_What you need to do_: Can you format the lines below as a JSON list of strings, with one string for each line and the blank lines left out?
____
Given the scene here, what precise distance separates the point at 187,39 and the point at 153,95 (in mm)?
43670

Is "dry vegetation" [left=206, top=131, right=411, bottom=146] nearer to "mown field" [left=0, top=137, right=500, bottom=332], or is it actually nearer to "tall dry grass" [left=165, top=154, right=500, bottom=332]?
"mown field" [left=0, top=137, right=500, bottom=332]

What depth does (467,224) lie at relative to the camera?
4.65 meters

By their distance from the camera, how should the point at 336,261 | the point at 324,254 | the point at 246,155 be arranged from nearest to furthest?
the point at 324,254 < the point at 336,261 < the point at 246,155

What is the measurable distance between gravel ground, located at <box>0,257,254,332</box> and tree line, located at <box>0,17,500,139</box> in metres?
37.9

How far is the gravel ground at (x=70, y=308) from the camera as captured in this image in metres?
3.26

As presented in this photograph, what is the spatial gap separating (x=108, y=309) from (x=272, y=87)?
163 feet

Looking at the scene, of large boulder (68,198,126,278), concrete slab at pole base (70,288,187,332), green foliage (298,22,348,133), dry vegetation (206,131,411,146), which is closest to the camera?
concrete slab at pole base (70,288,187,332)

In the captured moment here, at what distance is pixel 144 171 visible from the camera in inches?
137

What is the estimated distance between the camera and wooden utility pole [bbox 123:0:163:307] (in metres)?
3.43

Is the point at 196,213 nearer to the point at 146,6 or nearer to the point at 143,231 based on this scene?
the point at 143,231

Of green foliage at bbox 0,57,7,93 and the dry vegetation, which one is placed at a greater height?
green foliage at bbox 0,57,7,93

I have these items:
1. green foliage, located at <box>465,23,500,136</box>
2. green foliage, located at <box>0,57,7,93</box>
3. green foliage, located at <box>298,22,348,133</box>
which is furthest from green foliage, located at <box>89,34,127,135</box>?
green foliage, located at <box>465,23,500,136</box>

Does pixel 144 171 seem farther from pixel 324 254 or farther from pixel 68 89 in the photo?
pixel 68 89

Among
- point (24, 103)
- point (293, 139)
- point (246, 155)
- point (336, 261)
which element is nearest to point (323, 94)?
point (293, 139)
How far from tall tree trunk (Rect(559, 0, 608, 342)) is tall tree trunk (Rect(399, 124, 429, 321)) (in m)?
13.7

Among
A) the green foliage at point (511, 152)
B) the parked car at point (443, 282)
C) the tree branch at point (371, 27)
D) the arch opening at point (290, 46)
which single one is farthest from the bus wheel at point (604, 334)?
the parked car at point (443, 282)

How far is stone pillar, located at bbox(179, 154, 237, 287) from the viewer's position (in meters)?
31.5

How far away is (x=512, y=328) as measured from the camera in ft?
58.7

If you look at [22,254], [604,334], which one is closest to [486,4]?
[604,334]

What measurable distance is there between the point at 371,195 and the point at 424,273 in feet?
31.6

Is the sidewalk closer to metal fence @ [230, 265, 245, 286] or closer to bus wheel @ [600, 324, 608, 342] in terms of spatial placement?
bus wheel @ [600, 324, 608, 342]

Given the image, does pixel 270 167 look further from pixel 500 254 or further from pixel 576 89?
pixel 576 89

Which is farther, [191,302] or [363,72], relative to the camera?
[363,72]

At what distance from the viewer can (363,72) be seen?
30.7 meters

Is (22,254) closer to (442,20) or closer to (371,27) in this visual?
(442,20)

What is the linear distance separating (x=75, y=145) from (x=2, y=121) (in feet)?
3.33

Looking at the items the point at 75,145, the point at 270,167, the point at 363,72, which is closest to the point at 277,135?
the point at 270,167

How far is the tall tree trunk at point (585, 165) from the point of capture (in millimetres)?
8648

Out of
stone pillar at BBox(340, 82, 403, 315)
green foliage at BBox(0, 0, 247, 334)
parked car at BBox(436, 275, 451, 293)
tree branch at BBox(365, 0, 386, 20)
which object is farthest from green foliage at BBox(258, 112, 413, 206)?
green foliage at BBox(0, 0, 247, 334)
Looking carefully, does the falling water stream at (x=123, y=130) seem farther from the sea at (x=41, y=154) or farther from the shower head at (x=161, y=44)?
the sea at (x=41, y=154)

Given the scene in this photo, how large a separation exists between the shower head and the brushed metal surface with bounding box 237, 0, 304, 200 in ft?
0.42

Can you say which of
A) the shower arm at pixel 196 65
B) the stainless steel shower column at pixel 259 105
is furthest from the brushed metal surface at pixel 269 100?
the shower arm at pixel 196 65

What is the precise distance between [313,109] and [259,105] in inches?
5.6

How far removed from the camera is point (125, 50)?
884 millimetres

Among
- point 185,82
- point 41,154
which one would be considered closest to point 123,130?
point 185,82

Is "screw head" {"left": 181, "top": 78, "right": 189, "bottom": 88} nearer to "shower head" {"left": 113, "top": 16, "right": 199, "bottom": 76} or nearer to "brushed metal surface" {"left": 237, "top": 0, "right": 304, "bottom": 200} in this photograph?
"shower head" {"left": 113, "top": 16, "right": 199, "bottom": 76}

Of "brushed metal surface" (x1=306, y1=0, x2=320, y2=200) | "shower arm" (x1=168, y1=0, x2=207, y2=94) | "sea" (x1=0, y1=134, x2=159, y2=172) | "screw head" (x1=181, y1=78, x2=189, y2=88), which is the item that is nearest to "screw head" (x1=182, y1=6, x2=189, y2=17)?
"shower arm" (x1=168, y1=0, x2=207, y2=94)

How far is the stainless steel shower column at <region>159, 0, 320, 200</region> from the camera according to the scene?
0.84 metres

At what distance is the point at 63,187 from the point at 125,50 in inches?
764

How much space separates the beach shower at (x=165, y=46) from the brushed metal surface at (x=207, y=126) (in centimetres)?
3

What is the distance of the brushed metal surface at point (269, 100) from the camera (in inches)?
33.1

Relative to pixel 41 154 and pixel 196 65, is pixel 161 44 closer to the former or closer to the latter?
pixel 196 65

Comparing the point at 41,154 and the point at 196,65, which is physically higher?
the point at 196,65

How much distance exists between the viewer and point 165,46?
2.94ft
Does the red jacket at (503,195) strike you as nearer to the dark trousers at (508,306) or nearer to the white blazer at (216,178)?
____
_Task answer_:
[
  "Given the scene here, what precise distance separates the point at 187,39 and the point at 153,95 (in mm)?",
  "43670",
  "Is \"dry vegetation\" [left=206, top=131, right=411, bottom=146] nearer to \"mown field\" [left=0, top=137, right=500, bottom=332], or is it actually nearer to \"tall dry grass\" [left=165, top=154, right=500, bottom=332]?",
  "\"mown field\" [left=0, top=137, right=500, bottom=332]",
  "What depth does (467,224) lie at relative to the camera?",
  "4.65 meters",
  "By their distance from the camera, how should the point at 336,261 | the point at 324,254 | the point at 246,155 be arranged from nearest to furthest?",
  "the point at 324,254 < the point at 336,261 < the point at 246,155",
  "What is the measurable distance between gravel ground, located at <box>0,257,254,332</box> and tree line, located at <box>0,17,500,139</box> in metres?",
  "37.9",
  "How far is the gravel ground at (x=70, y=308) from the camera as captured in this image in metres?",
  "3.26",
  "As presented in this photograph, what is the spatial gap separating (x=108, y=309) from (x=272, y=87)?",
  "163 feet",
  "Looking at the scene, of large boulder (68,198,126,278), concrete slab at pole base (70,288,187,332), green foliage (298,22,348,133), dry vegetation (206,131,411,146), which is closest to the camera?",
  "concrete slab at pole base (70,288,187,332)",
  "In the captured moment here, at what distance is pixel 144 171 visible from the camera in inches?",
  "137",
  "What is the estimated distance between the camera and wooden utility pole [bbox 123:0:163:307] (in metres)?",
  "3.43",
  "Is the point at 196,213 nearer to the point at 146,6 or nearer to the point at 143,231 based on this scene?",
  "the point at 143,231",
  "Of green foliage at bbox 0,57,7,93 and the dry vegetation, which one is placed at a greater height?",
  "green foliage at bbox 0,57,7,93",
  "I have these items:",
  "1. green foliage, located at <box>465,23,500,136</box>",
  "2. green foliage, located at <box>0,57,7,93</box>",
  "3. green foliage, located at <box>298,22,348,133</box>",
  "which is furthest from green foliage, located at <box>89,34,127,135</box>?",
  "green foliage, located at <box>465,23,500,136</box>",
  "Does pixel 144 171 seem farther from pixel 324 254 or farther from pixel 68 89 in the photo?",
  "pixel 68 89",
  "Among",
  "- point (24, 103)",
  "- point (293, 139)",
  "- point (246, 155)",
  "- point (336, 261)",
  "which element is nearest to point (323, 94)?",
  "point (293, 139)",
  "How far from tall tree trunk (Rect(559, 0, 608, 342)) is tall tree trunk (Rect(399, 124, 429, 321)) (in m)?",
  "13.7",
  "Among",
  "A) the green foliage at point (511, 152)",
  "B) the parked car at point (443, 282)",
  "C) the tree branch at point (371, 27)",
  "D) the arch opening at point (290, 46)",
  "which single one is farthest from the bus wheel at point (604, 334)?",
  "the parked car at point (443, 282)",
  "How far is stone pillar, located at bbox(179, 154, 237, 287) from the viewer's position (in meters)?",
  "31.5",
  "How far away is (x=512, y=328) as measured from the camera in ft?",
  "58.7",
  "If you look at [22,254], [604,334], which one is closest to [486,4]?",
  "[604,334]",
  "What measurable distance is there between the point at 371,195 and the point at 424,273 in feet?",
  "31.6",
  "Is the sidewalk closer to metal fence @ [230, 265, 245, 286] or closer to bus wheel @ [600, 324, 608, 342] in terms of spatial placement?",
  "bus wheel @ [600, 324, 608, 342]",
  "Given the image, does pixel 270 167 look further from pixel 500 254 or further from pixel 576 89?",
  "pixel 576 89",
  "Which is farther, [191,302] or [363,72], relative to the camera?",
  "[363,72]",
  "At what distance from the viewer can (363,72) be seen?",
  "30.7 meters",
  "Is (22,254) closer to (442,20) or closer to (371,27) in this visual?",
  "(442,20)",
  "What is the linear distance separating (x=75, y=145) from (x=2, y=121) (in feet)?",
  "3.33",
  "Looking at the items the point at 75,145, the point at 270,167, the point at 363,72, which is closest to the point at 277,135?",
  "the point at 270,167",
  "How far is the tall tree trunk at point (585, 165) from the point of capture (in millimetres)?",
  "8648",
  "Out of",
  "stone pillar at BBox(340, 82, 403, 315)",
  "green foliage at BBox(0, 0, 247, 334)",
  "parked car at BBox(436, 275, 451, 293)",
  "tree branch at BBox(365, 0, 386, 20)",
  "which object is farthest from green foliage at BBox(258, 112, 413, 206)?",
  "green foliage at BBox(0, 0, 247, 334)",
  "Looking carefully, does the falling water stream at (x=123, y=130) seem farther from the sea at (x=41, y=154) or farther from the shower head at (x=161, y=44)?",
  "the sea at (x=41, y=154)",
  "Given the scene in this photo, how large a separation exists between the shower head and the brushed metal surface with bounding box 237, 0, 304, 200 in ft?",
  "0.42",
  "Can you say which of",
  "A) the shower arm at pixel 196 65",
  "B) the stainless steel shower column at pixel 259 105",
  "is furthest from the brushed metal surface at pixel 269 100?",
  "the shower arm at pixel 196 65",
  "What is the precise distance between [313,109] and [259,105] in inches?",
  "5.6",
  "How far removed from the camera is point (125, 50)?",
  "884 millimetres",
  "Among",
  "- point 185,82",
  "- point 41,154",
  "which one would be considered closest to point 123,130?",
  "point 185,82",
  "Is \"screw head\" {\"left\": 181, \"top\": 78, \"right\": 189, \"bottom\": 88} nearer to \"shower head\" {\"left\": 113, \"top\": 16, \"right\": 199, \"bottom\": 76} or nearer to \"brushed metal surface\" {\"left\": 237, \"top\": 0, \"right\": 304, \"bottom\": 200} in this photograph?",
  "\"shower head\" {\"left\": 113, \"top\": 16, \"right\": 199, \"bottom\": 76}",
  "Of \"brushed metal surface\" (x1=306, y1=0, x2=320, y2=200) | \"shower arm\" (x1=168, y1=0, x2=207, y2=94) | \"sea\" (x1=0, y1=134, x2=159, y2=172) | \"screw head\" (x1=181, y1=78, x2=189, y2=88), which is the item that is nearest to \"screw head\" (x1=182, y1=6, x2=189, y2=17)?",
  "\"shower arm\" (x1=168, y1=0, x2=207, y2=94)",
  "How far is the stainless steel shower column at <region>159, 0, 320, 200</region> from the camera according to the scene?",
  "0.84 metres",
  "At what distance is the point at 63,187 from the point at 125,50 in inches?",
  "764",
  "How much space separates the beach shower at (x=165, y=46) from the brushed metal surface at (x=207, y=126) (in centimetres)?",
  "3",
  "What is the distance of the brushed metal surface at point (269, 100) from the camera (in inches)?",
  "33.1",
  "Relative to pixel 41 154 and pixel 196 65, is pixel 161 44 closer to the former or closer to the latter?",
  "pixel 196 65",
  "Comparing the point at 41,154 and the point at 196,65, which is physically higher?",
  "the point at 196,65",
  "How much distance exists between the viewer and point 165,46?",
  "2.94ft",
  "Does the red jacket at (503,195) strike you as nearer to the dark trousers at (508,306) or nearer to the white blazer at (216,178)?"
]